Vorliegender Auszug:
___

Der familienstandsbezogene Vergütungsbestandteil von rund 100,00 Euro
brutto monatlich entfiel jedoch dauerhaft, weil § 5 TVÜ-Länder keine Neuberechnung
des Vergleichsentgelts bei Änderungen, die nach dem bisherigen Tarifrecht zu einem
höheren oder niedrigeren Ortszuschlag geführt hätten, vorsieht. Die damit verbundene
Benachteiligung von alleinerziehenden Elternteilen von grundwehr- oder
zivildienstleistenden Söhnen verstößt gegen Art. 3 Abs. 1 GG.
Der Kläger ist als Angestellter beim beklagten Land beschäftigt. Er erzog seinen am
5. Januar 1987 geborenen Sohn allein, der vom 1. April bis zum 31. Dezember 2006
seinen Grundwehrdienst ableistete und danach ein Studium begann. Der Kläger begehrt
die Neuberechnung des Vergleichsentgelts unter Berücksichtigung des Ortszuschlags
der Stufe 2 mit Wirkung zum 1. Januar 2007 und die Zahlung der sich
daraus ergebenden Entgeltdifferenz.

___

(Umrissdatensätze)

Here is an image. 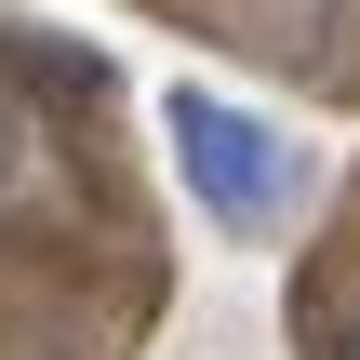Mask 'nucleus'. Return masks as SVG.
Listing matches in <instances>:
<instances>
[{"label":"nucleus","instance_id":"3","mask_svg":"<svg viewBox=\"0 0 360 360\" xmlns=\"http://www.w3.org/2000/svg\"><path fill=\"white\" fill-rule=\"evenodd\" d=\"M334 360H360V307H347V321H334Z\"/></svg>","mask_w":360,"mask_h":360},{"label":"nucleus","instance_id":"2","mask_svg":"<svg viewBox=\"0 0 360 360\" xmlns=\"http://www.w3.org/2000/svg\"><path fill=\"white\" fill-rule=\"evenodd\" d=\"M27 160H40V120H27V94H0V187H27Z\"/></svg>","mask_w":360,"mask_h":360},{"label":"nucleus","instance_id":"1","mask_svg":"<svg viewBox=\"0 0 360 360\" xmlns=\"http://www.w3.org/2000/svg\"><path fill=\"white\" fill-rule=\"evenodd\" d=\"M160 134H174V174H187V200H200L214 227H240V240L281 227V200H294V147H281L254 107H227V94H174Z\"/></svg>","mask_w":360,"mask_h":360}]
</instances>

___

Aufgabenstellung:
Gib den Auszug zum Vergleichsentgelt vollständig und Wort für Wort wieder. Die Auflistung steht in keinem Zusammenhang mit dem Auszug.

Schriftliche Antwort:
Der familienstandsbezogene Vergütungsbestandteil von rund 100,00 Euro
brutto monatlich entfiel jedoch dauerhaft, weil § 5 TVÜ-Länder keine Neuberechnung
des Vergleichsentgelts bei Änderungen, die nach dem bisherigen Tarifrecht zu einem
höheren oder niedrigeren Ortszuschlag geführt hätten, vorsieht. Die damit verbundene
Benachteiligung von alleinerziehenden Elternteilen von grundwehr- oder
zivildienstleistenden Söhnen verstößt gegen Art. 3 Abs. 1 GG.
Der Kläger ist als Angestellter beim beklagten Land beschäftigt. Er erzog seinen am
5. Januar 1987 geborenen Sohn allein, der vom 1. April bis zum 31. Dezember 2006
seinen Grundwehrdienst ableistete und danach ein Studium begann. Der Kläger begehrt
die Neuberechnung des Vergleichsentgelts unter Berücksichtigung des Ortszuschlags
der Stufe 2 mit Wirkung zum 1. Januar 2007 und die Zahlung der sich
daraus ergebenden Entgeltdifferenz.